Due to two years of incorrect overbilling on the student activities fee, Duke Student Government currently holds a budgetary surplus of approximately $150,000, officials in the organization revealed Tuesday.
In his address to the DSG legislature Tuesday night, Trinity junior Husein Cumber, chair of the Student Organizations Finance Committee, read from a prepared statement in which he explained the reason for the surplus, the process by which it was discovered and outlined plans for what DSG intends to do with the excess money.
Last October, during a routine check of the DSG general account, Cumber discovered that the account contained far more money that it was thought to hold. The account is supposed to contain about $50,000, but contained about $115,000 last semester and $150,000 this semester, Cumber said.
At that time, Cumber; Trinity senior Peggy Cross, DSG president; and Trinity junior Peter Tolsma, DSG treasurer, were not aware of the reason for the surplus, and thought that it could have been due to student overenrollment and rollover from money in previous years' accounts, Cumber said. They then decided to devise a seven-year budgetary plan for spending the extra money, with the idea of distributing it among the various campus groups funded by DSG.
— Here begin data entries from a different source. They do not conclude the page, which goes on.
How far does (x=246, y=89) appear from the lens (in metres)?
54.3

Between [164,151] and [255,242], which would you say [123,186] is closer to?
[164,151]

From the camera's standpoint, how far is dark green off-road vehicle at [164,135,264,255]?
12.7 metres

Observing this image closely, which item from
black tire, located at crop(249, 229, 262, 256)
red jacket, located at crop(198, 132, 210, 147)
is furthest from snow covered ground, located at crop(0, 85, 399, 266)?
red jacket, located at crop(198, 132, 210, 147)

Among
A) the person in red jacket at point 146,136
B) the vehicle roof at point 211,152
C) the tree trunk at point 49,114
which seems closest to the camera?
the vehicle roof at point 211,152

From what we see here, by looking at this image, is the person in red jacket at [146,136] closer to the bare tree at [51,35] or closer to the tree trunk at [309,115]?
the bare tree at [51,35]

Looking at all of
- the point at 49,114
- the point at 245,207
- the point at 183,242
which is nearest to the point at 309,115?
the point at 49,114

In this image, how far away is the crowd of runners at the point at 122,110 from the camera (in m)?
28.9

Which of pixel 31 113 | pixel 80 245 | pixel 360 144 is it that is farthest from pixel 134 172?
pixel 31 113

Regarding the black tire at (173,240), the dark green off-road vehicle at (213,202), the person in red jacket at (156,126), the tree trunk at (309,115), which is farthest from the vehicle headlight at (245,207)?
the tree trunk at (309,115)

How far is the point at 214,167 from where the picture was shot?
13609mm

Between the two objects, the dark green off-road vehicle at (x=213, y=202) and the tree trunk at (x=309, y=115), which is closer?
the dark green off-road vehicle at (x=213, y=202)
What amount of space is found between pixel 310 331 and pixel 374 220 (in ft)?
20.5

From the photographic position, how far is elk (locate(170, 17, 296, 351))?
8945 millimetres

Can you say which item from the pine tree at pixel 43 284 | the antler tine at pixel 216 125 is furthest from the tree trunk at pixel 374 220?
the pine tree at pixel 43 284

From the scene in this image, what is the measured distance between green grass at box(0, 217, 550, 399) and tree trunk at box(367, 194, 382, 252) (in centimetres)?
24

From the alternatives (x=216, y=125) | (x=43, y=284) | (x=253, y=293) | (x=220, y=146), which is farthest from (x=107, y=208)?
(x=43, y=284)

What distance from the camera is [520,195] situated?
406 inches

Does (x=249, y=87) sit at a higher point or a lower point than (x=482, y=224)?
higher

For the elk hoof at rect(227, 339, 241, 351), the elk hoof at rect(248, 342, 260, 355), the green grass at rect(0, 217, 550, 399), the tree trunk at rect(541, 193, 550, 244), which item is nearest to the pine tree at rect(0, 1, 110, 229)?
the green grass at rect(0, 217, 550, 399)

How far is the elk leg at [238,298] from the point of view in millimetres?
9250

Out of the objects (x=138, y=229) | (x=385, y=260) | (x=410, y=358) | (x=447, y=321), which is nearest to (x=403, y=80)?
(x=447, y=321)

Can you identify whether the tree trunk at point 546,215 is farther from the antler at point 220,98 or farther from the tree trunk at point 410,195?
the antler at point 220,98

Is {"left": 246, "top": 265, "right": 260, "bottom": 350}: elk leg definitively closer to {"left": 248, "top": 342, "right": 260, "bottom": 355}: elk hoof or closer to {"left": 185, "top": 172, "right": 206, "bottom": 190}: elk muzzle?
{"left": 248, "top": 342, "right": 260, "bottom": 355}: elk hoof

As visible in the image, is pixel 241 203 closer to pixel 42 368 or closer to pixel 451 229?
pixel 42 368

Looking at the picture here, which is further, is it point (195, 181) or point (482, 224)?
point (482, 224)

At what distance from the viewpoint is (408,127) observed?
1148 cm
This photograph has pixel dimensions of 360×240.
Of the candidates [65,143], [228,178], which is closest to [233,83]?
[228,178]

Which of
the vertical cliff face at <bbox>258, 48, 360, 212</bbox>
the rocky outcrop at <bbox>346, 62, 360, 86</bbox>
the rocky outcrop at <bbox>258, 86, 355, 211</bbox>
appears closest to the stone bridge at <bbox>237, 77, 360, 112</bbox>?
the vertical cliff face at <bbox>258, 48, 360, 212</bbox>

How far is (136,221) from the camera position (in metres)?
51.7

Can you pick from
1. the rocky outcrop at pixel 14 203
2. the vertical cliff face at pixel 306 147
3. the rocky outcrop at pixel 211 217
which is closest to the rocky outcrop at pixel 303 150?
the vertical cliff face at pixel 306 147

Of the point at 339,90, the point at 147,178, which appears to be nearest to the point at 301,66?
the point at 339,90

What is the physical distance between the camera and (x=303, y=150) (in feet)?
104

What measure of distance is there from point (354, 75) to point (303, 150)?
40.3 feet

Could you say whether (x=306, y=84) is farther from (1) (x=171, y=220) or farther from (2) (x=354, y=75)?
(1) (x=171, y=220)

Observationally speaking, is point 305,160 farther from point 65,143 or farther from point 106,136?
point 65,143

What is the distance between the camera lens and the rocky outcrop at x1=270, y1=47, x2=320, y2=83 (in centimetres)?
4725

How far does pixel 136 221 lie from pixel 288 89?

By December, however, it had become clear to those who knew about the surplus that the money could not have come from the sources that they had expected; rather, it was more likely that it was the result of "a budgetary or financial mistake made during the internal budgeting process or during the external transfer of funds," such as deposits to and withdrawals from the general account to student groups on campus, according to a statement released by Cumber.
At the end of last semester, Cumber contacted officials in the University Life and asked them to investigate the DSG general account. While this audit was in progress, he suggested that the problem may lie in the bursar's billing of the student activities fee. When DSG officials realized that the amount billed to students' bursar's accounts each semester exceeded the proper $52.19 by $7.19 each semester, Cumber asked University Life to conduct a full audit of the DSG general account.
The audit, which was completed Feb. 9, confirmed this overbilling.
Members of the classes of 1996, 1997 and 1998 have been subject to the extra charge for two straight years, while the 1995 and 1999 classes have paid the surplus for one year.
During last night's DSG meeting, Cumber asked the legislature to approve a plan that would refund the extra money to students. Members of the classes of 1996, 1997 and 1998 will receive a $28.76 credit on their bursar's accounts, while those in the class of 1999 will receive a credit of $14.38. Because the class of 1995 has already graduated, money that would have been distributed to members of that class will instead be donated to the class account, which can be used for reunions or to supplement the senior class gift.
"These charges should never have been assessed to the students," Cumber said in his statement. "DSG intends to thoroughly and swiftly analyze the balances of all other student government accounts. DSG feels the undergraduate community must be fully briefed on the situation. DSG further believes that the refund option is the correct course of action."
Only two legislators asked questions of Cumber after he finished his presentation. DSG will vote on the refund measure on Feb. 28.